[Scraped caption text data]
* * *

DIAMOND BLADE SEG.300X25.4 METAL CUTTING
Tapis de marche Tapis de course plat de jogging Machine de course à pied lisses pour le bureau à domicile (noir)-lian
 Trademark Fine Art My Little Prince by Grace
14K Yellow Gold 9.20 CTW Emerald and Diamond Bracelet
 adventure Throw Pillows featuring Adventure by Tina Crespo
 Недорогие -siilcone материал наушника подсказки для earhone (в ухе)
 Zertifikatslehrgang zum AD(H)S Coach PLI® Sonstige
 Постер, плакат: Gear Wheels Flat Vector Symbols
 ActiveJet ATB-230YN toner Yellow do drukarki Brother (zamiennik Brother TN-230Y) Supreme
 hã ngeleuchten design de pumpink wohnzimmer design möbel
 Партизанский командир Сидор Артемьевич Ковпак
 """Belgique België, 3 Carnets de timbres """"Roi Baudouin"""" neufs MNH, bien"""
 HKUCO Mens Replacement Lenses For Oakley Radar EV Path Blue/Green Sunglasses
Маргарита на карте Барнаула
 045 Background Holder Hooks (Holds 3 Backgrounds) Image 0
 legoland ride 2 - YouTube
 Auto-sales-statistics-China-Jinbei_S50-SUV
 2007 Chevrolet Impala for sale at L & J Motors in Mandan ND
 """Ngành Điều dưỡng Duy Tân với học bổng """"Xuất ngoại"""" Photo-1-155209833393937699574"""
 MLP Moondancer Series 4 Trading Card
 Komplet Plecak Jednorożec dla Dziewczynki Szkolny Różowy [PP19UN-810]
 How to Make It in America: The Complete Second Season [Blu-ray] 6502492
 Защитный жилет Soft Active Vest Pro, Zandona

* * *

◆ **REQUIRED ACTION**
What you give back must match the records word for word.

◆ **EXERCISE OUTPUT**
DIAMOND BLADE SEG.300X25.4 METAL CUTTING
Tapis de marche Tapis de course plat de jogging Machine de course à pied lisses pour le bureau à domicile (noir)-lian
 Trademark Fine Art My Little Prince by Grace
14K Yellow Gold 9.20 CTW Emerald and Diamond Bracelet
 adventure Throw Pillows featuring Adventure by Tina Crespo
 Недорогие -siilcone материал наушника подсказки для earhone (в ухе)
 Zertifikatslehrgang zum AD(H)S Coach PLI® Sonstige
 Постер, плакат: Gear Wheels Flat Vector Symbols
 ActiveJet ATB-230YN toner Yellow do drukarki Brother (zamiennik Brother TN-230Y) Supreme
 hã ngeleuchten design de pumpink wohnzimmer design möbel
 Партизанский командир Сидор Артемьевич Ковпак
 """Belgique België, 3 Carnets de timbres """"Roi Baudouin"""" neufs MNH, bien"""
 HKUCO Mens Replacement Lenses For Oakley Radar EV Path Blue/Green Sunglasses
Маргарита на карте Барнаула
 045 Background Holder Hooks (Holds 3 Backgrounds) Image 0
 legoland ride 2 - YouTube
 Auto-sales-statistics-China-Jinbei_S50-SUV
 2007 Chevrolet Impala for sale at L & J Motors in Mandan ND
 """Ngành Điều dưỡng Duy Tân với học bổng """"Xuất ngoại"""" Photo-1-155209833393937699574"""
 MLP Moondancer Series 4 Trading Card
 Komplet Plecak Jednorożec dla Dziewczynki Szkolny Różowy [PP19UN-810]
 How to Make It in America: The Complete Second Season [Blu-ray] 6502492
 Защитный жилет Soft Active Vest Pro, Zandona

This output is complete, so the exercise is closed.